Rukun dalam wakaf menurut jumhur ada empat, yaitu adanya
wakif (orang yang berwakaf), mauquf’alaih (orang yang menerima wakaf), mauquf
(harta yang diwakafkan), dan sighat (pernyataan wakif sebagai suatu kehendak
untuk mewakafkan harta bendanya). Selain rukun, terdapat juga unsur wakaf yaitu
wakif, nazhir (orang yang mengelola harta yang diwakafkan), harta benda wakaf,
ikrar wakaf, peruntukkan harta benda wakaf, serta jangka waktu wakaf.
Dasar hukum pada wakaf berasal dari hadits. Salah satu hadis
yang menjelaskan wakaf adalah hadis
yang diceritakan oleh imam Muslim dari Abu Hurairah. Nas hadis tersebut
adalah; “Apabila seorang manusia itu meninggal dunia, maka terputuslah amal
perbuatannya kecuali dari tiga sumber, yaitu sedekah jariah (wakaf), ilmu
pengetahuan yang bisa diambil manfaatnya, dan anak soleh yang mendoakannya.”

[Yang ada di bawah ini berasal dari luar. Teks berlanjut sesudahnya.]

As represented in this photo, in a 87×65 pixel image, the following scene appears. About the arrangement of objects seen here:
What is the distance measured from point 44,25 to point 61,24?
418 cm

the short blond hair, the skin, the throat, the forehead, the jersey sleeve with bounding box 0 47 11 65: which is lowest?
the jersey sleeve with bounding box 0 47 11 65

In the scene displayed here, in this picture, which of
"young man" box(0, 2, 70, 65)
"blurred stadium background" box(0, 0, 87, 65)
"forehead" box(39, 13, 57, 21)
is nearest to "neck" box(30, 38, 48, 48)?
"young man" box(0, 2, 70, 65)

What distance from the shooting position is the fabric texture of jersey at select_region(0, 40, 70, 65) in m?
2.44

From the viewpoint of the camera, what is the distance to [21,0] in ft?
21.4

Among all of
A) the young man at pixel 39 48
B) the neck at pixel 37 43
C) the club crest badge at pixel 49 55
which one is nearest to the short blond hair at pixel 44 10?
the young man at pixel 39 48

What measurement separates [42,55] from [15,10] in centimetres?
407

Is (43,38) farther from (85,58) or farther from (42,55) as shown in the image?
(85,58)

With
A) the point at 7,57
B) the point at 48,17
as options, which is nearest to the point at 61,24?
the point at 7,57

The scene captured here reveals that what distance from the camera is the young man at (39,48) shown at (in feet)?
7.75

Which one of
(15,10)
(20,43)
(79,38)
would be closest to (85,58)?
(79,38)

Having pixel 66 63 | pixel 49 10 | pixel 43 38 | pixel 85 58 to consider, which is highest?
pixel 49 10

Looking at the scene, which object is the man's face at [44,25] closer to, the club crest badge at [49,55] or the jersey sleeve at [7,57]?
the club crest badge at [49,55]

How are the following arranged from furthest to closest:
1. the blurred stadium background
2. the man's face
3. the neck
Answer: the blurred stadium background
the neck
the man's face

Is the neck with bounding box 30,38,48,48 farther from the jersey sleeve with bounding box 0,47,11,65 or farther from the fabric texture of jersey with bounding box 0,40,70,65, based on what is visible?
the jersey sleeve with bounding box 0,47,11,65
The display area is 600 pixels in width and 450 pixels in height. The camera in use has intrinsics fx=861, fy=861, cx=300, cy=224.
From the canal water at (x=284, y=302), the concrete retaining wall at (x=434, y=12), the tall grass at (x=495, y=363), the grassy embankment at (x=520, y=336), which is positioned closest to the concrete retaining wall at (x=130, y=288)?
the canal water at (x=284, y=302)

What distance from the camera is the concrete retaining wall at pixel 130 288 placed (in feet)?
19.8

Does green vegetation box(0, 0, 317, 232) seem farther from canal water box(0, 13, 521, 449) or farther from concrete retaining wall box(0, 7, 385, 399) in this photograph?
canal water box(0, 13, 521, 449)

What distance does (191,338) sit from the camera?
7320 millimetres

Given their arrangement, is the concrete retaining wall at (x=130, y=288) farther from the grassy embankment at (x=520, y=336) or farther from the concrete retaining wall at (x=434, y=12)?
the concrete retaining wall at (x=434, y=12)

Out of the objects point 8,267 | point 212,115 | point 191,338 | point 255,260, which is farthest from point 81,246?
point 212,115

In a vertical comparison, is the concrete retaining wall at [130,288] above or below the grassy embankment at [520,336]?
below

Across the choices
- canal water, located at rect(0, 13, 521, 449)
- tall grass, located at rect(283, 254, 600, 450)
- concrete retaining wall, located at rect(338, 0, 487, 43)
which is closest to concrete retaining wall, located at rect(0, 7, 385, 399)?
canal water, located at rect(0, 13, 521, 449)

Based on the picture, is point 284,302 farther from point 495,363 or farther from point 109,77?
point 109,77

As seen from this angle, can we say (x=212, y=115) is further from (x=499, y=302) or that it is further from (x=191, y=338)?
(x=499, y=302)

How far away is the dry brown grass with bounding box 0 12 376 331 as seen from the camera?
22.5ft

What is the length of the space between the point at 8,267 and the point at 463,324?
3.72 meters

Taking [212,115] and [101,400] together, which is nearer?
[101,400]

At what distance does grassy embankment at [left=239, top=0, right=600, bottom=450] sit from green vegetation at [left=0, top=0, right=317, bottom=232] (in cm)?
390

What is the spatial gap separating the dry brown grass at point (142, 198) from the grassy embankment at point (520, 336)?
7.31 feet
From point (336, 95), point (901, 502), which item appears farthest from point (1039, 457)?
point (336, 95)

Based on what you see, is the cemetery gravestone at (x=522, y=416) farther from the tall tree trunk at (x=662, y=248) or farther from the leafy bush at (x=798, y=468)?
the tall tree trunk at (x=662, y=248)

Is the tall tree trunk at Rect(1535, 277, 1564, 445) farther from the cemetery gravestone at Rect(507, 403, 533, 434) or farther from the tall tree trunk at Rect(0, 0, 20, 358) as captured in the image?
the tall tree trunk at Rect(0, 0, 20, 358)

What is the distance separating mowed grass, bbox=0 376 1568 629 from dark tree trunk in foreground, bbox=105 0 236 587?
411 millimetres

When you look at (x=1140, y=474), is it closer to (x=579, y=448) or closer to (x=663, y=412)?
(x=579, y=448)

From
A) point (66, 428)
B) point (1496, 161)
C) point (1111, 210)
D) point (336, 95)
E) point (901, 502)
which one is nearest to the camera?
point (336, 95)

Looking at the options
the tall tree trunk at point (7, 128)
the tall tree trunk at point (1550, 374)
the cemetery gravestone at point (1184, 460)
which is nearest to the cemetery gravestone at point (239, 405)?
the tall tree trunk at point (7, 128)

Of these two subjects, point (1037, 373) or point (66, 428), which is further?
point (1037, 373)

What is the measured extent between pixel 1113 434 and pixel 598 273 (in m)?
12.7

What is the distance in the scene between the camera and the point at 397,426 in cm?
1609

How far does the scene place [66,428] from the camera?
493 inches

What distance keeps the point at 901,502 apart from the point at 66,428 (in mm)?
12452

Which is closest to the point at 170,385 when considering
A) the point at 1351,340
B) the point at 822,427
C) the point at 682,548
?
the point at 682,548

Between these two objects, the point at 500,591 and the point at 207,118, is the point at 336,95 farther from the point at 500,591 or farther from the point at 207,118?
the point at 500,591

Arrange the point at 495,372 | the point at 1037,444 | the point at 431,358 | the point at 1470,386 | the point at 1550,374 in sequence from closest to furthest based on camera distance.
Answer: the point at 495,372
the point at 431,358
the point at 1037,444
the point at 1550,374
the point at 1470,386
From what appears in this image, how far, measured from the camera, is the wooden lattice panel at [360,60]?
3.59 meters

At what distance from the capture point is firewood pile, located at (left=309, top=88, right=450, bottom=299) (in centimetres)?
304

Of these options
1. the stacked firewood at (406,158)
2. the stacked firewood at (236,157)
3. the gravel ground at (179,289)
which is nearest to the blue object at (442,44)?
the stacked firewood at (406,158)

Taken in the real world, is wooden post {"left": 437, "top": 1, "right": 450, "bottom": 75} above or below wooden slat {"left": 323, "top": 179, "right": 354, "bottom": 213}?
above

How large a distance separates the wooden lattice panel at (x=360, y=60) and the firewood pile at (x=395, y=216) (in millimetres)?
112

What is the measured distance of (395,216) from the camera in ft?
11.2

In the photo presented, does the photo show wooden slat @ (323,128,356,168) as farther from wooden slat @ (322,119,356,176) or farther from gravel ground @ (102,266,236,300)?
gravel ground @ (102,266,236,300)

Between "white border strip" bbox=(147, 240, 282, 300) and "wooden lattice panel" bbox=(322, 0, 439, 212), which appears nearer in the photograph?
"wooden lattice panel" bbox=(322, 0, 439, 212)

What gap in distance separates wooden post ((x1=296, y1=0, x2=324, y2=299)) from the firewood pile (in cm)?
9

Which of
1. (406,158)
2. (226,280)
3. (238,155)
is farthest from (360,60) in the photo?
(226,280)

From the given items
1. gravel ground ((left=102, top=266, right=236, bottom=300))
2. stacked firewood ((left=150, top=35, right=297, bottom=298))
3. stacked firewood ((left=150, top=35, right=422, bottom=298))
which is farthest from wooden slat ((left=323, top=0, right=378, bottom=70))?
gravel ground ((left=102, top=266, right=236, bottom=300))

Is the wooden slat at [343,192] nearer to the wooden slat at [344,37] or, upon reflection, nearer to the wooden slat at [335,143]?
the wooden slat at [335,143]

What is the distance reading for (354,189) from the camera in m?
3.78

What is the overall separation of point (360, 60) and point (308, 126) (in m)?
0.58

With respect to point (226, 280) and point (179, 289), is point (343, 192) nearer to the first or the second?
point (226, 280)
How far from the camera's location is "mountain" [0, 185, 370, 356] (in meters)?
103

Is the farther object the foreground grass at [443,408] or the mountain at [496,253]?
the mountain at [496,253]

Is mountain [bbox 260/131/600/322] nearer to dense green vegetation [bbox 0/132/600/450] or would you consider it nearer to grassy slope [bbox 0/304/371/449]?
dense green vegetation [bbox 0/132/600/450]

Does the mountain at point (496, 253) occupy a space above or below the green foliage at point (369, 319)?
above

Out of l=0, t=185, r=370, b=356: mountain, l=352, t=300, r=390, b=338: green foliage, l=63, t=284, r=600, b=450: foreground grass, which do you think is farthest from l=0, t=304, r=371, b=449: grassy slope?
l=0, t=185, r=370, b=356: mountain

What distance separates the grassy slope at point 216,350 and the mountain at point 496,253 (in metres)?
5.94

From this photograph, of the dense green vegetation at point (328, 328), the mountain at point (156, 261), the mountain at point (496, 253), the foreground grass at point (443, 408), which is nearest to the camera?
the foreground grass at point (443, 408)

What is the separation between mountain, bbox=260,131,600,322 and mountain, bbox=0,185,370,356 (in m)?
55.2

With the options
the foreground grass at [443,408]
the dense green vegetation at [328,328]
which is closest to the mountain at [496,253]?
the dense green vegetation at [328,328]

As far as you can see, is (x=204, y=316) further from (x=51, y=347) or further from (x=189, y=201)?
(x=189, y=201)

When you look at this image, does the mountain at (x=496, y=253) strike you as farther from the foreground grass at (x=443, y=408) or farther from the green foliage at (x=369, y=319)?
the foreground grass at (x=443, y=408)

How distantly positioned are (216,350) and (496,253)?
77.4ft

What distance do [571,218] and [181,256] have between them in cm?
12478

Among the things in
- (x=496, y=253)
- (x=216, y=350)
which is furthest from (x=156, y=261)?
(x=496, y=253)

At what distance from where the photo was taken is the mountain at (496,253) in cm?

Selain itu, terdapat hukum negara yang mengatur mengenai wakaf yaitu Peraturan
Pemerintah nomor 42 tahun 2006 tentang pelaksanaan undang-undang nomor 41 tahun
2004.
Wakaf di Indonesia
telah diatur di dalam UU No. 41 Tahun 2004. Badan Wakaf Indonesia (BWI) diberi
amanat sebagai lembaga independen yang berfungsi untuk mengembangkan
pengelolaan perwakafan di Indonesia agar wakaf dapat memberi sumbangan positif
pada perekonomian negara. Menurut UU No. 41 Tahun 2004 dan Peraturan Pemerintah
Tahun 2006, objek wakaf terbagi menjadi dua kategori yaitu benda bergerak dan
benda tidak bergerak. Kategori benda bergerak meliputi benda seperti uang,
logam, surat berharga, kendaraan hak atas kekayaan intelektual; hak sewa dan
benda bergerak lain sesuai dengan ketentuan syariah dan peraturan
perundangan-perundangan yang berlaku. Sementara untuk kategori benda tidak
bergerak meliputi benda seperti tanah, bangunan, tanaman, hak milik atas satuan
rumah susun, dan benda tidak bergerak lain.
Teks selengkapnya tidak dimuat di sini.